Artificial intelligence has become a primary axis of geopolitical competition. Yet most comparative analyses of the technology race stop at input metrics: GPU counts, investment figures, and patent filings. These are proxies, not explanations. What matters for international relations scholars, policymakers, and corporate strategists is a harder question: why are different political economies converging on different adoption strategies, and what do those strategies reveal about deeper assumptions regarding state capacity, risk tolerance, and the relationship between technological capability and national power? The divergence between Asia and the European Union is not primarily a story about investment gaps or regulatory philosophy in the abstract. It is a story about the purpose AI is being asked to serve. In Asia, AI is framed as a coordination problem that the state must solve. In Europe, it is framed primarily as a liability problem that the state must manage. That framing difference has structural consequences that compound over time, and the empirical evidence from 2024 to 2026 makes those consequences increasingly legible.
The Global Adoption Landscape: What the Data Now Shows
Before examining how different states are responding, it is worth establishing what the evidence shows about the current state of AI diffusion. The Stanford AI Index 2026 reports that generative AI reached 53 percent population adoption globally within three years — faster than the personal computer or the internet. Organizational adoption, as measured by McKinsey’s 2025 State of AI survey, is at 88 percent of organizations using AI in at least one business function, up from 78 percent the prior year. Global corporate AI investment more than doubled in 2025 to $581.7 billion, with private investment alone reaching $344.7 billion. These headline figures are striking, but they mask a structural divergence that is the real story: population-level adoption varies from 61 percent in Singapore to 28.3 percent in the United States. In comparison, the EU27 enterprise average sits at 20 percent (Eurostat 2025) — and that aggregate conceals a chasm between large firms and small ones that is analytically central to the European problem.
The productivity case for closing that adoption gap is increasingly supported by empirical evidence. OECD experimental studies, reviewed in a July 2025 research paper, find that individuals in customer support, software development, and consulting have seen average productivity gains ranging from 5 percent to over 25 percent with the integration of generative AI. Macroeconomic evidence is beginning to confirm aggregate effects: research published in April 2026 found that the rise in frequent AI users across occupations — from roughly 12 percent in mid-2024 to 26 percent by late 2025 — corresponds to approximately 1.4 to 2.8 percent higher real output, or about one to two percentage points of annualized growth. These are not speculative projections; they are measured outcomes.

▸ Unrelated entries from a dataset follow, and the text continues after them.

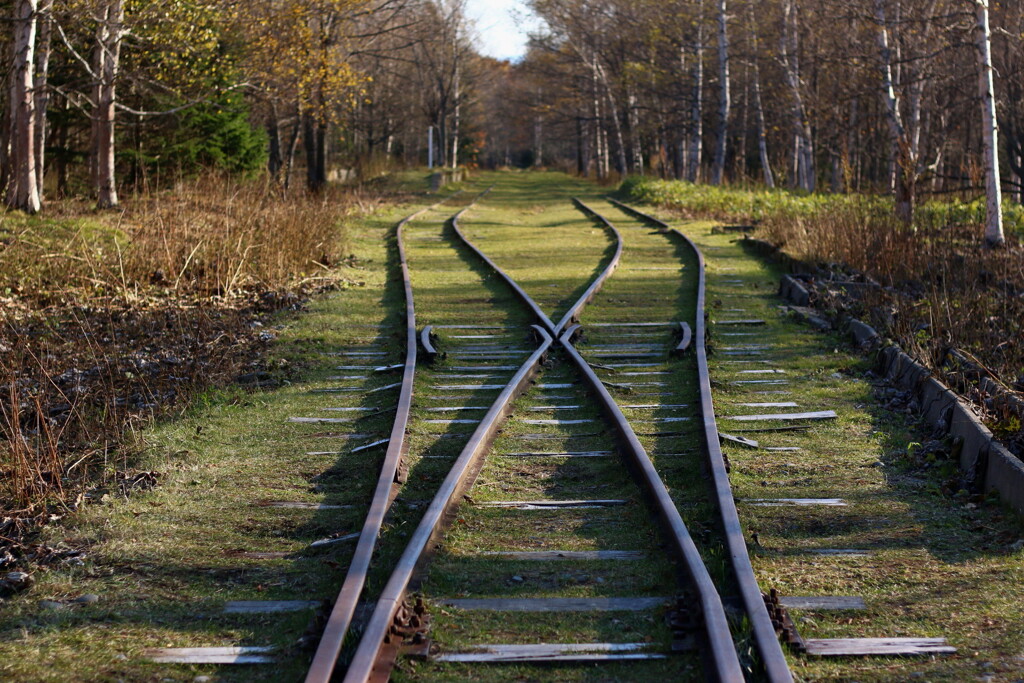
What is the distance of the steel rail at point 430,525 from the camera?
3.26 m

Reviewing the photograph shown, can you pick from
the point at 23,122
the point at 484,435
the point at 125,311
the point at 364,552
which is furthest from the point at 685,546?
the point at 23,122

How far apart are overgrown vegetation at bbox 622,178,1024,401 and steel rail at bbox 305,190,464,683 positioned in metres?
3.87

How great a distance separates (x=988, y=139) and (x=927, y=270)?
328 centimetres

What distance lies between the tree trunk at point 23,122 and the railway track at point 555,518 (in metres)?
8.00

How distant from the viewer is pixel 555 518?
489 cm

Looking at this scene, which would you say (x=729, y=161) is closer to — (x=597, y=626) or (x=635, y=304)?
(x=635, y=304)

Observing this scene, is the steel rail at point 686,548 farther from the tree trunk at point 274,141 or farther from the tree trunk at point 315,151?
the tree trunk at point 274,141

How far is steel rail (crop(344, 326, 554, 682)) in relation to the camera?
10.7 feet

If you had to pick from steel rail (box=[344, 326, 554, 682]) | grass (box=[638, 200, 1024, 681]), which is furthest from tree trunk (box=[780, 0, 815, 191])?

The economies that close the adoption gap earliest will realize those gains first, and in a compounding fashion. Figure 1 maps the current state of enterprise adoption across the jurisdictions examined in this article.
Three Models of State-Led AI Adoption
The five Asian economies examined here — China, South Korea, Japan, India, and Singapore — do not share a single model. They share a common premise: AI adoption will not occur at the required scale or speed without deliberate state intervention to accelerate demand. The form that intervention takes differs significantly and maps onto structural features of each political economy.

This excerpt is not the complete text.